Supplied material:
····················
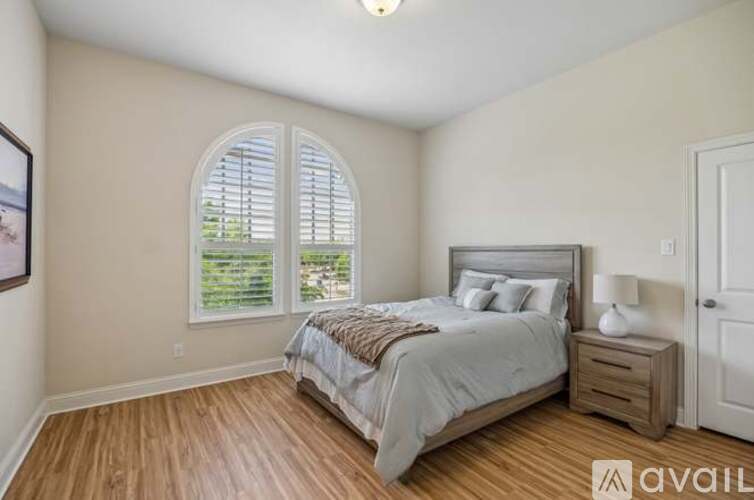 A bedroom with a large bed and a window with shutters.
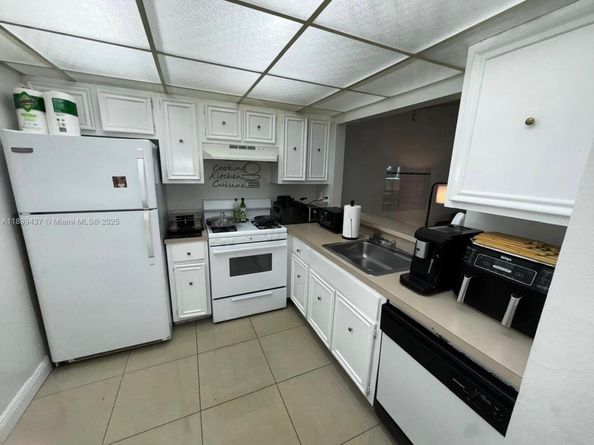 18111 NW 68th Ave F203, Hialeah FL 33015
····················
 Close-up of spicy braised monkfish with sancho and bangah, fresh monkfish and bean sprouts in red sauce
····················
Without the pictures, set down the lines above from the line with "A bedroom with" up to and including the line with "18111 NW 68th Ave F203, Hialeah FL 33015" exactly as they stand.

Problem solution:
 A bedroom with a large bed and a window with shutters.
 18111 NW 68th Ave F203, Hialeah FL 33015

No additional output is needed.